Ma la volontà di potere e la difesa del privilegio spesso prevalgono sul buon senso oltre che sulla razionalità e le parole del leader ucciso diventano un’involontaria ma terribile profezia. Il suo cadavere sta ancora disteso sul marciapiede e già i seguaci, d’improvviso depredati della speranza, percorrono a migliaia la capitale devastandone il centro e i quartieri del patriziato come un terremoto. Le fotografie dell’epoca mostrano corpi straziati e macerie, la città appare irriconoscibile. Lungo certe strade non si vede più un solo edificio risparmiato dal piccone o dalle fiamme.

La storia lo chiamerà il Bogotazo, l’insurrezione rabbiosa di Bogotà. E’ solo l’inizio. A migliaia, dalle campagne cominciano a muovere verso la grande città gruppi di contadini con in pugno vecchi schioppi, qualche carabina automatica, falcetti e machetes. Non meno furiosamente, il governo ha però intanto scatenato la prevedibile repressione: i soldati sparano a vista, fucilano sul posto i partigiani di Gaitán catturati. La fuga degli insorti è altrettanto disordinata della loro violenza. Retrocedono e man mano che lungo il cammino incontrano gli altri manifestanti in arrivo li indirizzano verso le montagne in cui la memoria suggerisce loro di organizzare la resistenza.
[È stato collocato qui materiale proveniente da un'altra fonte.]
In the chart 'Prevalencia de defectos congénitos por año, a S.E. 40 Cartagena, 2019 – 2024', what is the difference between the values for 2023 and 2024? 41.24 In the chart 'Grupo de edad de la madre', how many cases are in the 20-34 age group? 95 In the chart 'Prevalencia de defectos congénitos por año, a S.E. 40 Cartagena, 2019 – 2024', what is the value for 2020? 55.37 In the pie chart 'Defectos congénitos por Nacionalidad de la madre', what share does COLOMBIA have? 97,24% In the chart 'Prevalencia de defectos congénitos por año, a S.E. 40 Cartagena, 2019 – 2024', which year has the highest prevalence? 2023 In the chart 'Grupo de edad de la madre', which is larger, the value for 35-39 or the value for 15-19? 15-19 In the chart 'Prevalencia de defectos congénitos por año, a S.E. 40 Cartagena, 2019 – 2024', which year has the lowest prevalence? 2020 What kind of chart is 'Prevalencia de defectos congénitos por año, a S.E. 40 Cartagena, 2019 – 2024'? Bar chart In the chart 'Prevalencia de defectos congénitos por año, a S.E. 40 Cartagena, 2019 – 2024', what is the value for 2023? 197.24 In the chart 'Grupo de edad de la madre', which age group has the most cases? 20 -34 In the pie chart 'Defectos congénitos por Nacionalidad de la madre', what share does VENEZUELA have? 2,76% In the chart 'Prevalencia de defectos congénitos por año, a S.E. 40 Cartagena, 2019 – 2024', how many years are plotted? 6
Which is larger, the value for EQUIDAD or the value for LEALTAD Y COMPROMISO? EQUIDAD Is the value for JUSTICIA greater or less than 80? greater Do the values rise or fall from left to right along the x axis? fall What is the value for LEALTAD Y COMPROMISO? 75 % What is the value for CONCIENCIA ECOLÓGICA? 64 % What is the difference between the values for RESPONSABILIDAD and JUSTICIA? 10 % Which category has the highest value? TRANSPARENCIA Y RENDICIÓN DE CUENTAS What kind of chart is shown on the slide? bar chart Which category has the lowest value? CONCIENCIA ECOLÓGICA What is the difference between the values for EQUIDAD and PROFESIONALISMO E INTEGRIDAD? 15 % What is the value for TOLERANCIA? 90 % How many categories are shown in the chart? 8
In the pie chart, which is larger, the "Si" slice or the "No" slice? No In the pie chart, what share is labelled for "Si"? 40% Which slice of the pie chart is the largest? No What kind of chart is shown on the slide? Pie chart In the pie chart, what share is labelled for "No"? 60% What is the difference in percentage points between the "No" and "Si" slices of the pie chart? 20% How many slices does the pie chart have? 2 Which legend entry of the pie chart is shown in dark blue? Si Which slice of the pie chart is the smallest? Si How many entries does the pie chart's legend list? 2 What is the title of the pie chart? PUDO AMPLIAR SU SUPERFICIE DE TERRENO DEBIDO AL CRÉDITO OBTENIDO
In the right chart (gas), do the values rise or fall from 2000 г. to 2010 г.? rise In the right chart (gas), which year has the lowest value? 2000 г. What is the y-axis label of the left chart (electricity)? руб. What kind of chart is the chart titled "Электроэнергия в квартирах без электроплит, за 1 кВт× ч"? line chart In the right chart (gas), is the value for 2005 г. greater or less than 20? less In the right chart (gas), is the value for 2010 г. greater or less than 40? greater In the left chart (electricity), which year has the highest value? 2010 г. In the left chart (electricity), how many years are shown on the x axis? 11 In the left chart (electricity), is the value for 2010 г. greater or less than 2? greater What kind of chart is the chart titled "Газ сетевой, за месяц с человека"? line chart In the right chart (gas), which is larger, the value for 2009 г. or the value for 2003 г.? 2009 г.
Attraverso numerosi avvenimenti e situazioni diverse, prende corpo da quell’evento tragico il movimento armato che darà origine alle FARC e successivamente ad altre formazioni armate irregolari. Quarant’anni dopo, continua la catena di lutti per il progressismo colombiano: un altro suo candidato alla Presidenza, Luis Carlos Galán, viene assassinato da due sicari del narcotraffico mentre in un comizio rinnova la promessa di riscatto già proclamata da Gaitán. Ho assistito all’ attentato: non ho visto sparare, ma mi trovavo a non più d’un centinaio di metri. La folla appariva attonita. Lo sgomento potette più della rabbia. Ma probabilmente è il ricordo, meglio l’incubo del Bogotazo che l’ha trattenuta da un nuovo impazzimento.  L’ episodio è l’innecessaria conferma della continuità storica del feroce conflitto sociale che dilania il paese.

Le conseguenze di un eventuale fallimento anche di quest’ ultimo tentativo di porvi fine, ad accordo quasi raggiunto, sarebbero catastrofiche. Dopo un decennio di crescita, l’economia colombiana al pari di quella dell’intero Sudamerica sta frenando. La caduta del prezzo internazionale del petrolio taglia i profitti dell’export. L’inflazione si avvicina al 10 per cento e il fenomeno meteorologico conosciuto come El Niño complica la produzione agricola, l’aumento dei tassi d’interesse limita il credito e l’occupazione. La pace è anche un investimento economico, darebbe ulteriore credibilità al paese. Sarebbe la definitiva dimostrazione che i colombiani sono capaci di liberarsi della loro crudele solitudine.